Problems and tasks:
(1) In the scraper security analysis, how many languages does the localization system handle translations for?
(2) Pick up the security analysis of the anime scraper code after its last line and keep writing.

Excerpt provided:
— Start —

12. Entry Point (Lines 892-893)
if __name__ == "__main__":
main()
Security Analysis: Standard Python entry point. No automatic execution or background processes.
13. GUI Scraper (gui_scraper.py - Lines 1-541)
GUI Imports (Lines 1-28):
import tkinter as tk
from tkinter import ttk, filedialog, messagebox, scrolledtext
import threading
import os
import sys
import json
import csv
import pandas as pd
from reportlab.lib.pagesizes import letter
from reportlab.pdfgen import canvas
from datetime import datetime
import requests
from bs4 import BeautifulSoup
import re
import time
import random
import logging
import random
# Import existing functions from the main script
from MyAnimeList_and_Nekopoi_Scrapper import (
scrape_mal_seasonal, scrape_nekopoi, save_to_file, translate_month,
parse_date_flexible, parse_member_count, get_anime_data, loading_animation,
print_status, tampilkan_header, DANGER_GENRES, EPS_REGEX, DURATION_REGEX
)
# Import localization
from localization import i18n
Security Analysis:
- tkinter: Standard Python GUI library. No backdoors, only local UI.
- pandas, reportlab: Used for data export (CSV, PDF). Local data processing, no transmission.
- Imports from main script: Uses previously analyzed safe functions.
- Localization import: Local translation system, no external calls.
AnimeScraperGUI Class (Lines 30-576):
- Creates Tkinter GUI interface.
- Manages user inputs, scraping, saving, and filtering.
- Uses threading for non-blocking operations.
Security Analysis:
- All GUI operations local. No network access except through safe scraping functions.
- File saving uses standard
filedialog, only to user-selected paths. - No code execution from user inputs.
- Threading for UI responsiveness, not dangerous operations.
- No backdoors: GUI is just a wrapper for safe CLI functions.
14. Localization System (localization.py - Lines 1-1417)
Localization Class (Lines 4-1417):
- Manages translations for 9 languages.
- Loads translation strings from code.
- Provides methods to change language and get translated text.
Security Analysis:
- All translation data statically encoded in code.
- No external file reading or network calls.
- Only string and dictionary manipulation.
- No risks: Localization system purely for UI, doesn't affect scraping logic.
Data Flow Security
User Input (validated strings) → URL Construction → HTTP GET (only 2 requests, with optional retry/proxy) → HTML Parsing → Local Dictionary → Text/JSON/CSV/PDF File Output
- No external data transmission: All data stays local.
- No user data collection: Only requests parameters for scraping.
- No persistent storage: Files created on demand, no databases or registries.

— End —

Excerpted records:
— Start —

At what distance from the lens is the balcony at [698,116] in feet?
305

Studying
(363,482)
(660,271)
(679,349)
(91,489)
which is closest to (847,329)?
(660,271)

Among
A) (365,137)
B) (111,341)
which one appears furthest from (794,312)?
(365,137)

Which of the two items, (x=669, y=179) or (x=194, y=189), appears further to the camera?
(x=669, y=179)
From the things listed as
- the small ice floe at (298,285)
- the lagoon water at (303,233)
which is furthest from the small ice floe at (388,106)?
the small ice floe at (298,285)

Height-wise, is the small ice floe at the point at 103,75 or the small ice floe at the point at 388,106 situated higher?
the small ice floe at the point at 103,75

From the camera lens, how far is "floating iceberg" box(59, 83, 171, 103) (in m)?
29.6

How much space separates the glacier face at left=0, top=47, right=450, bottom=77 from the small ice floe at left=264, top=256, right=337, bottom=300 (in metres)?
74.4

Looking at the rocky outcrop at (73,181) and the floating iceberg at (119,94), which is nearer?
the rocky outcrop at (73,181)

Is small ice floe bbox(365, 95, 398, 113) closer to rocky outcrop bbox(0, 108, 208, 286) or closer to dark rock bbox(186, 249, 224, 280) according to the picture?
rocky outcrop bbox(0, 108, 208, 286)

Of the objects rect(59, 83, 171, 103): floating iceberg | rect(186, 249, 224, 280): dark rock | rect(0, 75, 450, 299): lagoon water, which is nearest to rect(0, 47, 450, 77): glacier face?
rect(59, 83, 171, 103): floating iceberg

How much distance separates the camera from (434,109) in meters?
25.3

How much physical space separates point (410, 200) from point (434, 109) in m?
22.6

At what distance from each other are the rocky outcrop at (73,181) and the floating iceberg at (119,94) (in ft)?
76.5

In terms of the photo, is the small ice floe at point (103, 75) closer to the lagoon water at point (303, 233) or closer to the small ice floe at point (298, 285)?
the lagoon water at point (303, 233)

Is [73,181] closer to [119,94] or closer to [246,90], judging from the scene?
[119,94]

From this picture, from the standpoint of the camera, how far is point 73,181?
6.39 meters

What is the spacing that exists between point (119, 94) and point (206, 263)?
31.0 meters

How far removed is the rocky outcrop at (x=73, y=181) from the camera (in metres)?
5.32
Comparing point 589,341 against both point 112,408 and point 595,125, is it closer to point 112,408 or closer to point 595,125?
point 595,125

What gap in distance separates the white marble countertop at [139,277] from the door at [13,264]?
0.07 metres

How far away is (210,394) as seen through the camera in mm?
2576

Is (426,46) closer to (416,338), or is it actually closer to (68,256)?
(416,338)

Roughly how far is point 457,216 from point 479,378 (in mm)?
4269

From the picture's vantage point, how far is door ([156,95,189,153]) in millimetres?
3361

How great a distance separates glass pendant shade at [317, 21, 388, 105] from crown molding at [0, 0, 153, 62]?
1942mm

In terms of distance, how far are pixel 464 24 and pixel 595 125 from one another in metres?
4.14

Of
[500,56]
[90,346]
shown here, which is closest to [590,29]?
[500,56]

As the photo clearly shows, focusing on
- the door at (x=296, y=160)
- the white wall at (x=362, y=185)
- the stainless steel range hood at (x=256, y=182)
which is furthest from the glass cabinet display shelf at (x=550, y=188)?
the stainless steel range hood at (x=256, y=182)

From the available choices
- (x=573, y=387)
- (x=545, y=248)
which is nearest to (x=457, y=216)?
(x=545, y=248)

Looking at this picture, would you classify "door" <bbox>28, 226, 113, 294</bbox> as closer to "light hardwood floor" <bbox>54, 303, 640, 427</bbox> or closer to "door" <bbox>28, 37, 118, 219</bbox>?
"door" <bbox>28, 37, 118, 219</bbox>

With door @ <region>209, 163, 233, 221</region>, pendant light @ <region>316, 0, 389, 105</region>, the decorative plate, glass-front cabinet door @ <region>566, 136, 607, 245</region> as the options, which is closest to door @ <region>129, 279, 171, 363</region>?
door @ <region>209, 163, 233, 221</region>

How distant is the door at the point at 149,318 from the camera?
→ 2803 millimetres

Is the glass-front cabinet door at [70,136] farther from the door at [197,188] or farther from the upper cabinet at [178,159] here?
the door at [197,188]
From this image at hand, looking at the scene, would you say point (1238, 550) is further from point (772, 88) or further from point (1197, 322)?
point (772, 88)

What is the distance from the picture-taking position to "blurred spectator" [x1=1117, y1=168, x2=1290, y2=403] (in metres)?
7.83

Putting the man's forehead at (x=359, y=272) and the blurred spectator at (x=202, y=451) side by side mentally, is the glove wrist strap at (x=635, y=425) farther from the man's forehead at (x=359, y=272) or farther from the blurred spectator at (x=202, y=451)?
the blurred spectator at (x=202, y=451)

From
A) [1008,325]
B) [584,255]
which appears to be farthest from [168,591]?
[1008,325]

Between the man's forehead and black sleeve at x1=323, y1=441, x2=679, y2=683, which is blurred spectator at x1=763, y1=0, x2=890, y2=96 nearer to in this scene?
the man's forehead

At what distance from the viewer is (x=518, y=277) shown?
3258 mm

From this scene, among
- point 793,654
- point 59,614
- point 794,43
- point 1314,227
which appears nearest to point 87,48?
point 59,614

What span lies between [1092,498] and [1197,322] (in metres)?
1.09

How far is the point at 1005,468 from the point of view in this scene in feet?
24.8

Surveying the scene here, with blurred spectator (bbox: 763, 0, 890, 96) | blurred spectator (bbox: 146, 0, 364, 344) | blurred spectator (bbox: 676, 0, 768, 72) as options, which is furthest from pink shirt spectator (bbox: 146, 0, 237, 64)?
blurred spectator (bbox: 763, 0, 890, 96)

— End —

Answers to each task:
(1) Nine languages.

(2)
- Optional proxies: If used, only for request routing, no credential storage.
- GUI and Localization: Additional local UI, doesn't change core data flow.
Common Malware Patterns - Why None Exist
- Keyloggers: No keyboard/mouse hooks, no input monitoring.
- Data Theft: No SMTP, FTP, or HTTP POST requests.
- Remote Access: No socket connections, no listening ports.
- File Stealing: Only reads own
data_usage.txt, writes to user-specified files. - System Modification: No registry edits, no service installations, no startup entries.
- Code Obfuscation: All code readable, no base64, no minification.
- Anti-Analysis: No VM detection, no debugger checks. Retry and proxy only avoid blocks, not hide malicious activity.
Dependency Verification
requirements.txt contains:
requests>=2.25.0
beautifulsoup4>=4.9.0
pandas>=1.3.0
reportlab>=3.6.0
These are audited standard packages with no known backdoors. Version 13 adds pandas and reportlab for export features, but remains safe.
GitHub Transparency
Code available publicly at https://github.com/TheKingTermux/myanimelist-nekopoi-scrapper. Anyone can:
- Review source code
- Check commit history
- Verify no hidden commits
- Run in sandbox
Final Assurance
This script does exactly as claimed: collects public anime data and saves locally. No backdoors, no data collection beyond displayed, no remote control mechanisms. Code is transparent, uses safe libraries, follows standard Python practices. Proxy, retry, GUI, and multi-language additions in version 13 only enhance functionality without compromising security.
If still doubtful, I suggest:
- Reviewing the GitHub repository
- Running in virtual environment
- Checking network traffic (only 2 GET requests, optional proxy)
- Checking output files (only text/JSON/CSV/PDF data)